“The average rate posted on Bankrate.com for a 30-year fixed refinance mortgage was 3.39% Monday, well above the 3.14% on offer for a purchase mortgage, according to the personal-finance website.”
That is a direct quote from this WSJ article about why refi rates are higher than purchase rates.
As an aside, I love Bankrate’s “average rate” surveys for the same reason I love Freddie Mac’s; they make us look so good b/c our purchase money interest rates are way lower!
Anyway – the average rate associated with a refinance is now higher than ever compared to purchase rates (about 3/8% difference) and here are three reasons why:
- Fannie and Freddie’s new 1/2 point fee. I blogged about this on Friday, but Fannie and Freddie recently imposed a new fee on all refinance loans that instantly made refinance rates at least 1/8% to 1/4% higher than purchase rates.

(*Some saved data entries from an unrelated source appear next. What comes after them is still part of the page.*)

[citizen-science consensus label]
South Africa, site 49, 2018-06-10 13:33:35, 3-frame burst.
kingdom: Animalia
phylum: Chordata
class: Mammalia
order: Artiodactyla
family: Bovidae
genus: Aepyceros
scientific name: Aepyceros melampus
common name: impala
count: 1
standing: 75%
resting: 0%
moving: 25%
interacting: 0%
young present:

- Refis are “no cost.” Purchase money mortgage rates are usually not quoted with credits for closing costs, while refi rates are almost always quoted with large credits (particularly for “no cost” refis). But credits for closing costs do not come free, as they require lenders to increase their rates to generate additional “yield premium” to cover those credits. Most refinance rates we quote are about 1/4% higher for this reason alone.
- Capacity Issues. A third and major reason refi rates are higher than purchase rates has to do with capacity. Almost all lenders have more business than they can handle right now. All lenders also know that refis will dry up some day while purchases will hopefully continue to roll in. B/c of this, most lenders will prioritize purchases over refis no matter what. Hence, they will increase their refi rates to fend off too much business but not increase their purchase rates in an effort to keep their agent partners and buyers happy and wanting to return.